Many-body enhancement of the light-matter interaction

This work focuses on the design, the realization and the characterization of devices, based on semiconductor quantum wells and operating in the strong or ultra-strong coupling regime between an intersubband excitation and a microcavity mode. The mixed states issued from this coupling are the so-called intersubband polaritons. In the first part of this work, we demonstrate an electroluminescent device working in the strong coupling regime, in which the upper polariton branch is populated at a voltage dependent energy. Furthermore, we observe a relaxation from the upper to the lower branch by means of the emission of an optical phonon. Thanks to this efficient process, the occupancy of the lower branch reaches about 15 % and could lead to stimulated emission of polaritons. By increasing the electronic density in the well, it is possible to reach the ultra-strong coupling regime, characterized by a Rabi energy of the same order of magnitude as the intersubband transition energy.
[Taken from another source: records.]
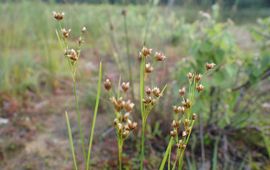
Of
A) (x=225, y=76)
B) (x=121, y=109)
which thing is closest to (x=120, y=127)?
(x=121, y=109)

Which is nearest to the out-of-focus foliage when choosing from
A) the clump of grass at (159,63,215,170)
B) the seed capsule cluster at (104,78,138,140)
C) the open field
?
the open field

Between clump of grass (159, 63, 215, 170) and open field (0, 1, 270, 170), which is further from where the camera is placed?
open field (0, 1, 270, 170)

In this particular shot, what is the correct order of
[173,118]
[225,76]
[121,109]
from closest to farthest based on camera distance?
[121,109], [225,76], [173,118]

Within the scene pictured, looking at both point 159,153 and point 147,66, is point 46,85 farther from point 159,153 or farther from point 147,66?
point 147,66

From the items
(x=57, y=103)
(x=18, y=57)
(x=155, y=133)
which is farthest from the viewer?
(x=18, y=57)

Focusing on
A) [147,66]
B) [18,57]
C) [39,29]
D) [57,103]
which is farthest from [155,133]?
[39,29]

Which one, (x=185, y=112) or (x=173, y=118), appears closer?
(x=185, y=112)

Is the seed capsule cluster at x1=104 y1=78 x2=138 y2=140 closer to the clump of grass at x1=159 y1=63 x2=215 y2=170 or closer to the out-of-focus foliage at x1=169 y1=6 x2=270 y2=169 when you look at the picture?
the clump of grass at x1=159 y1=63 x2=215 y2=170

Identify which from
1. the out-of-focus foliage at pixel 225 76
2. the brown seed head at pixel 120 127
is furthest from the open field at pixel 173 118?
the brown seed head at pixel 120 127

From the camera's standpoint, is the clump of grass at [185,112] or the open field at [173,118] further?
the open field at [173,118]

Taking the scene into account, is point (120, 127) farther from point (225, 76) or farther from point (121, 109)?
point (225, 76)

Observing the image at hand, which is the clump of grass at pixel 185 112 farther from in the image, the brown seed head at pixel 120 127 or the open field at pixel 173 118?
the open field at pixel 173 118
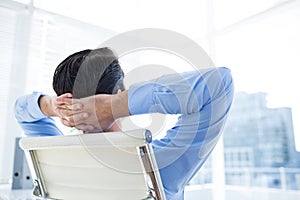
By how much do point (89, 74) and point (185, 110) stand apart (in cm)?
31

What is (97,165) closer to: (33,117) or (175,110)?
(175,110)

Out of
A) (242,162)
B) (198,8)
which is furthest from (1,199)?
(198,8)

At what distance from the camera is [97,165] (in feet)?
1.88

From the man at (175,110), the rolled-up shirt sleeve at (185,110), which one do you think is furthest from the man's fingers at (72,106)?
the rolled-up shirt sleeve at (185,110)

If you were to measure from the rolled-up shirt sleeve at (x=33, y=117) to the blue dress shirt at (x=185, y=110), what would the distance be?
412mm

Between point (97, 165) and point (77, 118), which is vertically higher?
point (77, 118)

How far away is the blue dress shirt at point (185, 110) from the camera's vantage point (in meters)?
0.51

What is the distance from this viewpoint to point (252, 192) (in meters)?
1.95

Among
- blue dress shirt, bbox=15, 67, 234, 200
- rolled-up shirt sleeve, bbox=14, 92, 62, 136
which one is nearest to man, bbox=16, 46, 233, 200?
A: blue dress shirt, bbox=15, 67, 234, 200

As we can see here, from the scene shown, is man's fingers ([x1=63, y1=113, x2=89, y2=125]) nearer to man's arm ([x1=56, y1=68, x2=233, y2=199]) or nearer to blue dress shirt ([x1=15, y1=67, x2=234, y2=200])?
man's arm ([x1=56, y1=68, x2=233, y2=199])

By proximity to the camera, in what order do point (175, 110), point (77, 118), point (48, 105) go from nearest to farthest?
point (175, 110), point (77, 118), point (48, 105)

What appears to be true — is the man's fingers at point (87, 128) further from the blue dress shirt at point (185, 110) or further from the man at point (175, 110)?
the blue dress shirt at point (185, 110)

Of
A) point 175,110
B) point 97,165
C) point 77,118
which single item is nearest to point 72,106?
point 77,118

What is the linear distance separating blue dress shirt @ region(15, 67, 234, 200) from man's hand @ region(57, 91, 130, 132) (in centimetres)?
3
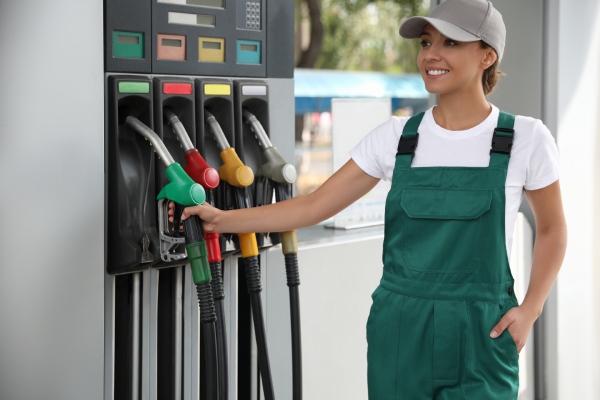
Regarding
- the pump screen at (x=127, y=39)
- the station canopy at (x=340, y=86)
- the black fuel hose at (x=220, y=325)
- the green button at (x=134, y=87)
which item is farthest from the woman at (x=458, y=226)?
the station canopy at (x=340, y=86)

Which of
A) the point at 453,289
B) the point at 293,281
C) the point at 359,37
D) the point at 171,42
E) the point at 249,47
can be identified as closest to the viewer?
the point at 453,289

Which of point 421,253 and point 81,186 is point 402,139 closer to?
point 421,253

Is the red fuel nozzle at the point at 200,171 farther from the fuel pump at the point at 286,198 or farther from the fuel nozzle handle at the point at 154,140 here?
the fuel pump at the point at 286,198

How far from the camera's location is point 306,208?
225 centimetres

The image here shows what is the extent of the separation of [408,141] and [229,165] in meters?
0.50

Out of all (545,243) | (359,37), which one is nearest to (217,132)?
(545,243)

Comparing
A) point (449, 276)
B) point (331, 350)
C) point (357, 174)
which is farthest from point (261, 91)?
point (331, 350)

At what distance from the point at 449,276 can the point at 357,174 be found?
1.24ft

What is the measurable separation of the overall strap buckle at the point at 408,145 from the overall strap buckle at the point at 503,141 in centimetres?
19

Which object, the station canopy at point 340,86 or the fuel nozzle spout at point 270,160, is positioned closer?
the fuel nozzle spout at point 270,160

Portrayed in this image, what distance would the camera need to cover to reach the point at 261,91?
254 centimetres

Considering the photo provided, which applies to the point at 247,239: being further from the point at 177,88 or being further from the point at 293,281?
the point at 177,88

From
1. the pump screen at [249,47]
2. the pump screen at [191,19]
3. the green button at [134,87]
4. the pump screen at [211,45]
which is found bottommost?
the green button at [134,87]

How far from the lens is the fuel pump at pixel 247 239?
2322mm
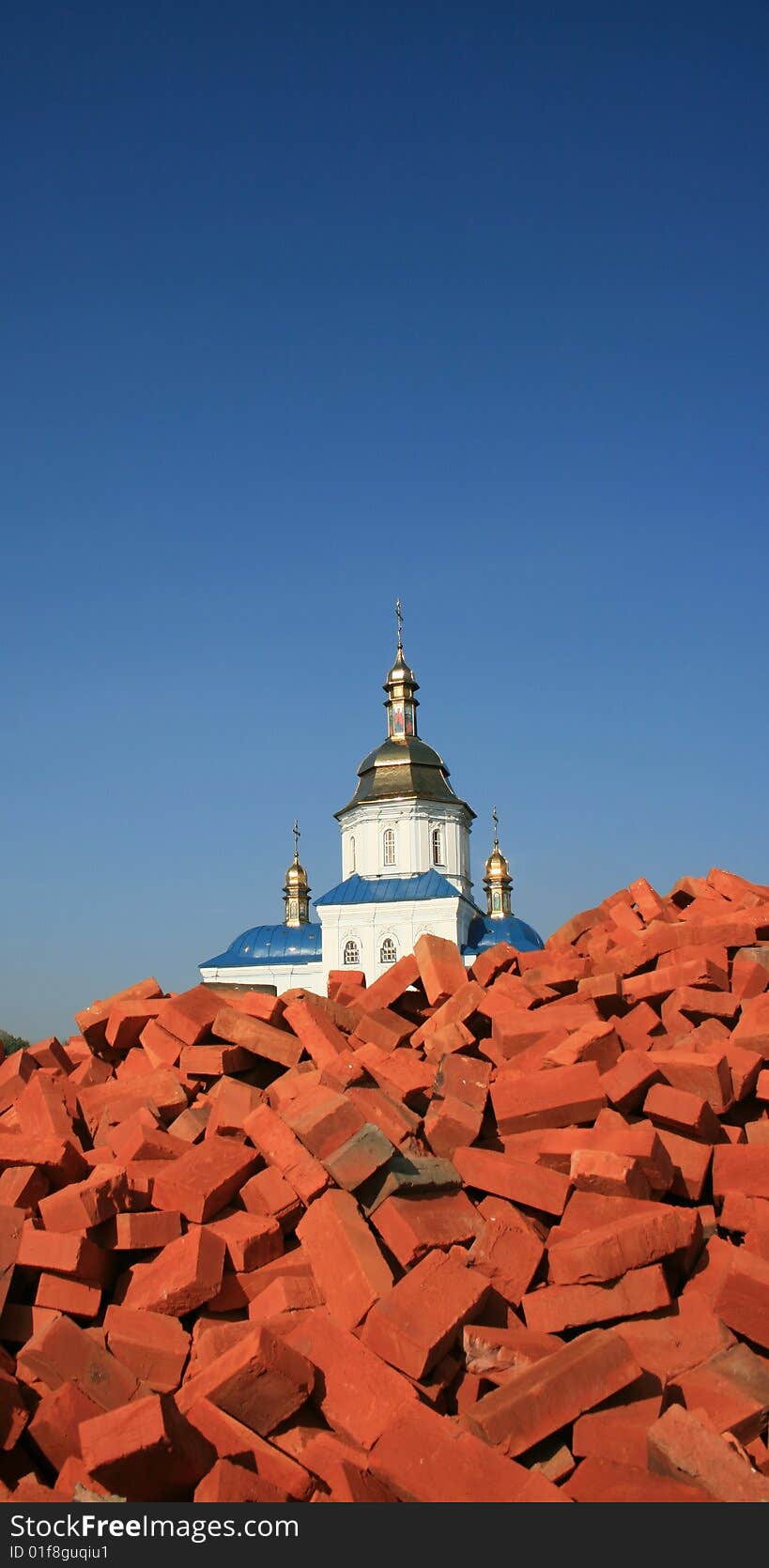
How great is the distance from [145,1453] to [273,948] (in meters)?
36.8

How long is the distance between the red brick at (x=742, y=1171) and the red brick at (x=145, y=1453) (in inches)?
94.2

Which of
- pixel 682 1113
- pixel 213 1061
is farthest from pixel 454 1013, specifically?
pixel 682 1113

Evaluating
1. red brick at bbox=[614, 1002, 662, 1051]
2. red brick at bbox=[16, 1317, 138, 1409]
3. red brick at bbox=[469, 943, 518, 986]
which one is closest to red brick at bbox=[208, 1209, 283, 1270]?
red brick at bbox=[16, 1317, 138, 1409]

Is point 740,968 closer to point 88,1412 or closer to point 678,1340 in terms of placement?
point 678,1340

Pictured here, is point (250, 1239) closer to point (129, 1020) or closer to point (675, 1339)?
point (675, 1339)

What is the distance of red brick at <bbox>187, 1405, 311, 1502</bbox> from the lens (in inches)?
146

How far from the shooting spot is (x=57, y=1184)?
5.25 metres

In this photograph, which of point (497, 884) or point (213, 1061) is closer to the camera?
point (213, 1061)

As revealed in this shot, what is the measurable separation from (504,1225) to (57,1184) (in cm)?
206

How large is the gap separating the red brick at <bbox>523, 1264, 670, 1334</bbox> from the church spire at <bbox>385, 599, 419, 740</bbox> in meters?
40.5

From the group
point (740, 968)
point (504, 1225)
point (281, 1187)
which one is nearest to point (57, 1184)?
point (281, 1187)

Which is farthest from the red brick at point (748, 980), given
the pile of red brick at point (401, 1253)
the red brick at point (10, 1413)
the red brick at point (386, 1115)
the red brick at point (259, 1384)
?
the red brick at point (10, 1413)

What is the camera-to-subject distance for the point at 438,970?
23.2 feet
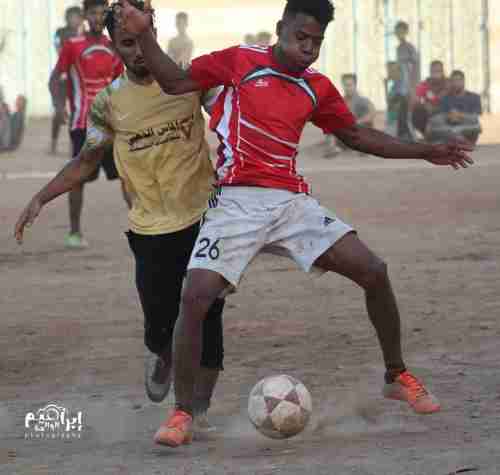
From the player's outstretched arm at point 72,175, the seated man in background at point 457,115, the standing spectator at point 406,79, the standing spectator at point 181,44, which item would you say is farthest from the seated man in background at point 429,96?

For this reason, the second part of this work is devoted to the study of highly doped quantum wells, with several occupied subbands. In particular, we theoretically and experimentally investigate the Coulomb interaction between the intersubband plasmons associated to the different optically active transitions. We present a device based on a quantum well with two occupied subbands, in which a gate voltage controlling the electronic density modifies the interaction between plasmons and thus the optical response. For the highest densities the oscillator strength is redistributed into the high energy peak. Owing to to this phenomenon, we demonstrate that the optical response of a quantum well with at least three occupied subbands presents a single sharp resonance that corresponds to a collective excitation associating in phase all the intersubband transitions. This collective excitation is observed both in absorption and electroluminescence measurements. The ultra-strong coupling regime is demonstrated by inserting the quantum well in both a planar and a metal - dielectric - metal microcavity. Furthermore, we demonstrate that the Rabi energy increases monotonously with the electronic density in the well. This work shows that the light-matter interaction in highly doped quantum wells has to be considered as a purely collective process driven by charge induced coherence.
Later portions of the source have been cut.